We're also seeing that the people up top are using this to cull the herd.


> I've used Claude for many months now. Since February I see a stark decline in the work I do with it.

I find myself repeating the following pattern: I use an AI model to assist me with work, and after some time, I notice the quality doesn't justify the time investment. I decide to try a similar task with another provider. I try a few more tests, then decide to switch over for full time work, and it feels like it's awesome and doing a good job. A few months later, it feels like the model got worse.


I wonder about this. I see two obvious possibilities (if we ignore bias):

1. The models are purposefully nerfed, before the release of the next model, similar to how Apple allegedly nerfed their older phones when the next model was out.

2. You are relying more and more on the models and are using your talent less and less. What you are observing is the ratio of your vs. the model’s work leaning more and more to the model’s. When a new model is released, it produces better quality code then before, so the work improves with it, but your talent keeps deteriorating at a constant rate.


I definitely find your last point is true for me. The more work I am doing with AI the more I am expecting it to do, similar to how you can expect more over time from a junior you are delegating to and training. However the model isn't learning or improving the same way, so your trust is quickly broken.

As you note, the developer's input is still driving the model quite a bit so if the developer is contributing less and less as they trust more, the results would get worse.


> However the model isn't learning or improving the same way, so your trust is quickly broken.

One other failure mode that I've seen in my own work while I've been learning: the things that you put into AGENTS.md/CLAUDE.md/local "memories" can improve performance or degrade performance, depending on the instructions. And unless you're actively quantitatively reviewing and considering when performance is improving or degrading, you probably won't pick up that two sentences that you added to CLAUDE.md two weeks ago are why things seem to have suddenly gotten worse.

> similar to how you can expect more over time from a junior you are delegating to and training

That's the really interesting bit. Both Claude and Codex have learned some of my preferences by me explicitly saying things like "Do not use emojis to indicate task completion in our plan files, stick to ASCII text only". But when you accidentally "teach" them something that has a negative impact on performance, they're not very likely to push back, unlike a junior engineer who will either ignore your dumb instruction or hopefully bring it up.

> As you note, the developer's input is still driving the model quite a bit so if the developer is contributing less and less as they trust more, the results would get worse.

That is definitely a thing too. There have been a few times that I have "let my guard down" so to speak and haven't deeply considered the implications of every commit. Usually this hasn't been a big deal, but there have been a few really ugly architectural decisions that have made it through the gate and had to get cleaned up later. It's largely complacency, like you point out, as well as burnout trying to keep up with reviewing and really contemplating/grokking the large volume of code output that's possible with these tools.
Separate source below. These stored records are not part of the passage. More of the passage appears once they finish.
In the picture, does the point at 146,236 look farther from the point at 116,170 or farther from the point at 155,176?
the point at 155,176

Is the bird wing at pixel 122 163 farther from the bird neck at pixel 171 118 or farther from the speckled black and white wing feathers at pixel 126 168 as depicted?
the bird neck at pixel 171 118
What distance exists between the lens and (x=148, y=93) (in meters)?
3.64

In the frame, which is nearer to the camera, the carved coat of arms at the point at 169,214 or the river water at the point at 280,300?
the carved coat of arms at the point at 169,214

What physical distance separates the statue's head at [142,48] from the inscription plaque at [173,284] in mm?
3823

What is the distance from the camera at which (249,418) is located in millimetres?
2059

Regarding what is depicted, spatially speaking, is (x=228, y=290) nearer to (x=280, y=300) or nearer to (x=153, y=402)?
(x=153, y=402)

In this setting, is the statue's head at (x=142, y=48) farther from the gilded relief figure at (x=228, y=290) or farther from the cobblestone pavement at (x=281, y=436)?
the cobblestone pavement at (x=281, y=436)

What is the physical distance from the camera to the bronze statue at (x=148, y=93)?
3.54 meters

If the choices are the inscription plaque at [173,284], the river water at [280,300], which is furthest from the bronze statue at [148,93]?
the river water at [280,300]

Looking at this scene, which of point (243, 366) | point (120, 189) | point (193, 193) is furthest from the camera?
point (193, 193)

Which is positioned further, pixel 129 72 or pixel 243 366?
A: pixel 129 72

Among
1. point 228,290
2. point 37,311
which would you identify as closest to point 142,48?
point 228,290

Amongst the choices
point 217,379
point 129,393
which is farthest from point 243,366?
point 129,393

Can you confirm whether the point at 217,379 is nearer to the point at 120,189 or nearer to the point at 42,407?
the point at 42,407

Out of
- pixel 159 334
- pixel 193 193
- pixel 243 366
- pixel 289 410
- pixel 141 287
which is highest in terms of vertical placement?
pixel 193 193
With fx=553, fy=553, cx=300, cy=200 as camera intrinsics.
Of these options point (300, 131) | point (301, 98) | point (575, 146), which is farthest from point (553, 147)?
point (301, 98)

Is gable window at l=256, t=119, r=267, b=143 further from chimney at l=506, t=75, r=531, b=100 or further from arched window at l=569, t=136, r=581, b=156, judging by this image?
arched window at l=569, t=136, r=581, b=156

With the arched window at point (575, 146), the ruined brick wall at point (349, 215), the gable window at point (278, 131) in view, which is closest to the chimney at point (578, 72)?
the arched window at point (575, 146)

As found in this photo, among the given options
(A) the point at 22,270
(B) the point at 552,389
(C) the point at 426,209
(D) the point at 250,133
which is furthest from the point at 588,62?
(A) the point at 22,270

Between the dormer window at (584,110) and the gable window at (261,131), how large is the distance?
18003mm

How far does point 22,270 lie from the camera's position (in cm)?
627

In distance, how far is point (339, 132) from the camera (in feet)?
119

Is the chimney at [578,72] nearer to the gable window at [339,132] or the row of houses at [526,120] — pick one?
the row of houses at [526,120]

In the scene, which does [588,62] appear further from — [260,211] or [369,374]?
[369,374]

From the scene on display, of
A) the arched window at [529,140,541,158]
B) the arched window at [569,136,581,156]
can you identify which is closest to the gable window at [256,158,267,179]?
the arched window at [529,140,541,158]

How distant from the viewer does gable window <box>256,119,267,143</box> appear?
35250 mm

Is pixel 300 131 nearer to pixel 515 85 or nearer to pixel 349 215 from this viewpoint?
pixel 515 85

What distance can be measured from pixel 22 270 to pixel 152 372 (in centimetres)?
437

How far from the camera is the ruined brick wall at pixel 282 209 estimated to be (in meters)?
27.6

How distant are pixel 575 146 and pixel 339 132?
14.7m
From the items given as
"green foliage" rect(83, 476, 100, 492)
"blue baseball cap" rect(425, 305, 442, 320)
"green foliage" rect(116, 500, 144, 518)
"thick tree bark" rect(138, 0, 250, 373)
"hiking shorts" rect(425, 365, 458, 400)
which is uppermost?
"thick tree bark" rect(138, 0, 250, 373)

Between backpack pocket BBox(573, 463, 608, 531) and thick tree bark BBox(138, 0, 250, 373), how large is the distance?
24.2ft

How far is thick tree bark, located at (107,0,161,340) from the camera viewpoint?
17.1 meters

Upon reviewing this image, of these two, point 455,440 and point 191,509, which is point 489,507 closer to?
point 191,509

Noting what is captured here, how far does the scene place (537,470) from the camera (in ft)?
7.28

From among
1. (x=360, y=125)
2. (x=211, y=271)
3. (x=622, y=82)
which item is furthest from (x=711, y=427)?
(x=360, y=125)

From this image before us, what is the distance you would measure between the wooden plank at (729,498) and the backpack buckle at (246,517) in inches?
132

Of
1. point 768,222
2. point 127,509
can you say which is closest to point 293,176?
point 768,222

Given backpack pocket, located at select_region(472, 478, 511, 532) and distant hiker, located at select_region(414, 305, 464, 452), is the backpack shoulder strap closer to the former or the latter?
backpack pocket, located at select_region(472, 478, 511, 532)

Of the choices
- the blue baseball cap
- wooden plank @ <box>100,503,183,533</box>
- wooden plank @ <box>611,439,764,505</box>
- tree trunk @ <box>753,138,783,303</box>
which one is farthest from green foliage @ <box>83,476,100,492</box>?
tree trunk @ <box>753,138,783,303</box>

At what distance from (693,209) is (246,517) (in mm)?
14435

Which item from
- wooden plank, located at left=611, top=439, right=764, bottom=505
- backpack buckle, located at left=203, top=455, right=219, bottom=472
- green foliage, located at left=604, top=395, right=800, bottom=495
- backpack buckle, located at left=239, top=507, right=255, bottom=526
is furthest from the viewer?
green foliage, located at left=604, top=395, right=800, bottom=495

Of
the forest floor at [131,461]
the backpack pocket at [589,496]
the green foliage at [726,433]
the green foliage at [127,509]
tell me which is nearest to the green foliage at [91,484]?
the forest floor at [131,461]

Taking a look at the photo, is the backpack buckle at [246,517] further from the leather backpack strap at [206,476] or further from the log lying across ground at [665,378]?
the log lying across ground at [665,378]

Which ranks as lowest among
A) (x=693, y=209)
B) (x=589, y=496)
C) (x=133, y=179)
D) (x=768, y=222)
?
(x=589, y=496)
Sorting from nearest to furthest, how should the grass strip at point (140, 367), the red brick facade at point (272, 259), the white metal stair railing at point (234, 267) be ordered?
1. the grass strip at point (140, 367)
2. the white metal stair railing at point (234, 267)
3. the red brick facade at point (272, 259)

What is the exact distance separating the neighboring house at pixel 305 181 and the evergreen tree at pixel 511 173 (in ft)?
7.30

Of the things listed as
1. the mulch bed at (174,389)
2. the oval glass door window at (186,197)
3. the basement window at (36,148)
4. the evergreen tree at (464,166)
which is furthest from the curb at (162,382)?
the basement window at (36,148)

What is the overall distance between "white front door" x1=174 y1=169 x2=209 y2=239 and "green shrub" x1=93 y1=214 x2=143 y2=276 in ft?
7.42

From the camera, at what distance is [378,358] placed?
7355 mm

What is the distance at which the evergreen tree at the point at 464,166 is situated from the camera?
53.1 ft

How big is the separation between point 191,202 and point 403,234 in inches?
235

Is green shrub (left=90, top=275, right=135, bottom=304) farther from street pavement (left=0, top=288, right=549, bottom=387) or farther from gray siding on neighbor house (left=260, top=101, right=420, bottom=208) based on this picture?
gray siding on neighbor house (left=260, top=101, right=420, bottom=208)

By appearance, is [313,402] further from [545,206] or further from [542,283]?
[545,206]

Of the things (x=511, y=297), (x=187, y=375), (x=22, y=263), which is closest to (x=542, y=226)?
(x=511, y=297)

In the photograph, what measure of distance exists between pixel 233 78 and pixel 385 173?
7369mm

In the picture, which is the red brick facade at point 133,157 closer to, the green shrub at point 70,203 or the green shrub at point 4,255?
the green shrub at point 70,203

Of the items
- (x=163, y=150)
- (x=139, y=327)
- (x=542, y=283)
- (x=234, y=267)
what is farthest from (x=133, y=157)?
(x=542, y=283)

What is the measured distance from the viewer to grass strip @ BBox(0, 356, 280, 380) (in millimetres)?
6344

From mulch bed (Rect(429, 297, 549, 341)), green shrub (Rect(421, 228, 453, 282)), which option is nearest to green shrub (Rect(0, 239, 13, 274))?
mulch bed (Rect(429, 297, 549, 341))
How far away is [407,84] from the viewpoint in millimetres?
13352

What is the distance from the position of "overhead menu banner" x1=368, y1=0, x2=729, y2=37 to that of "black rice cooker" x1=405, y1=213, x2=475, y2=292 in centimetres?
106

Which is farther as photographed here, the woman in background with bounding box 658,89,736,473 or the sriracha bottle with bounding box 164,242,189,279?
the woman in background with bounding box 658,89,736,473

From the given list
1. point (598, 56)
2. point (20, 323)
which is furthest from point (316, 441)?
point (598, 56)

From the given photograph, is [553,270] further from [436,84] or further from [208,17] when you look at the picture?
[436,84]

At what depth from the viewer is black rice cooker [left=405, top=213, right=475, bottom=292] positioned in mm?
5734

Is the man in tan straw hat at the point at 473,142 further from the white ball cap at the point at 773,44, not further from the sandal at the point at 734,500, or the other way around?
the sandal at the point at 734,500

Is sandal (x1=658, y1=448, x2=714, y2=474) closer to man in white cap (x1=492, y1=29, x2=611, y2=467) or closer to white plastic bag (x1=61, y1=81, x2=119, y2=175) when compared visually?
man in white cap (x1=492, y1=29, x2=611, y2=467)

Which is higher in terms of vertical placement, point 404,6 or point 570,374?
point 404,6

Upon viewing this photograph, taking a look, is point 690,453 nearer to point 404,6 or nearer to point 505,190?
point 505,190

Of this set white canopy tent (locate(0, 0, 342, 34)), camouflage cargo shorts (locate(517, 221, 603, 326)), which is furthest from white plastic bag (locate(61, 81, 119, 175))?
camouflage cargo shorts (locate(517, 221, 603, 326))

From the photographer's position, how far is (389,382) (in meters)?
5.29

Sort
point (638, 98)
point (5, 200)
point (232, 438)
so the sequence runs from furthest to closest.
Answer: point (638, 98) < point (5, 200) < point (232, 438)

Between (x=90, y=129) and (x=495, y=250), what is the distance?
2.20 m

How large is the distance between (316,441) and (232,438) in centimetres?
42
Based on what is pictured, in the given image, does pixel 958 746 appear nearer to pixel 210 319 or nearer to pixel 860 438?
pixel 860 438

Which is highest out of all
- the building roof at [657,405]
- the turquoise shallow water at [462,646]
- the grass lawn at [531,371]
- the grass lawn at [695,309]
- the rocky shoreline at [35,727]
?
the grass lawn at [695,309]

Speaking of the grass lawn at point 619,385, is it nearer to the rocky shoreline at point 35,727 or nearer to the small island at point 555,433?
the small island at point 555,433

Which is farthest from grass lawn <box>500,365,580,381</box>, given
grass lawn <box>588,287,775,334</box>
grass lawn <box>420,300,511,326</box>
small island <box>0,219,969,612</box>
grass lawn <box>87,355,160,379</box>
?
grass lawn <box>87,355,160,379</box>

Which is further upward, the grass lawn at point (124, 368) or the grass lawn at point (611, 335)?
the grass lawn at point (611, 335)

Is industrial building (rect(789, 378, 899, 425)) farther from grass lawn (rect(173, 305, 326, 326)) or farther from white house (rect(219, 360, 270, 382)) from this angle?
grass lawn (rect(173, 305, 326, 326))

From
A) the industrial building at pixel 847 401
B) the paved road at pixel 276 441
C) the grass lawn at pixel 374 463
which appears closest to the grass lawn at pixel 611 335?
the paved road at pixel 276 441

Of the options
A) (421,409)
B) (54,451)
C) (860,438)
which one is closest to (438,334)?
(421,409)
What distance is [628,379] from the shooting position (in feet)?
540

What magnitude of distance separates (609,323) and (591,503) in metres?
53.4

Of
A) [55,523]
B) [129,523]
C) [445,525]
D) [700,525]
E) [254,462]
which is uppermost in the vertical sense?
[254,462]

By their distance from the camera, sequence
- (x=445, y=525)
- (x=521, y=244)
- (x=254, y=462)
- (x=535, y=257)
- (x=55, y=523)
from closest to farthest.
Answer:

Your version of the last point is a bit softer I think — parent was putting it down to “loss of talent” but yours captures the gaps vs natural human interaction patterns which seems more likely, especially on such short timescales.

I confusingly say both. First I say that the ratio of work coming from the model is increasing, and when I am clarifying I say “your talent keeps deteriorating”. You correctly point out these are distinct, and maybe this distinction is important, although I personally don‘t think so. The resulting code would be the same either way.

Personally I can see the case for both interpretation to be true at the same time, and maybe that is precisely why I confused them so eagerly in my initial post.


I don’t think the providers intentionally nerf the models to make the new one look better. It’s a matter of them being stingy with infrastructure, either by choice to increase profit and/or sheer lack of resources to keep n+1 models deployed in parallel without deprecating older ones when a new one is released.

I’d prefer providers to simply deprecate stuff faster, but then that would break other people’s existing workflows.


Point 2 is so true, I definitely find myself spending more time reading code vs writing it. LLMs can teach you a lot, but it's never the same as actually sitting down and doing it yourself.

I think it might have to do with how models work, and fundamental limits with them (yes, they're stochastic parrots, yes they confabulate).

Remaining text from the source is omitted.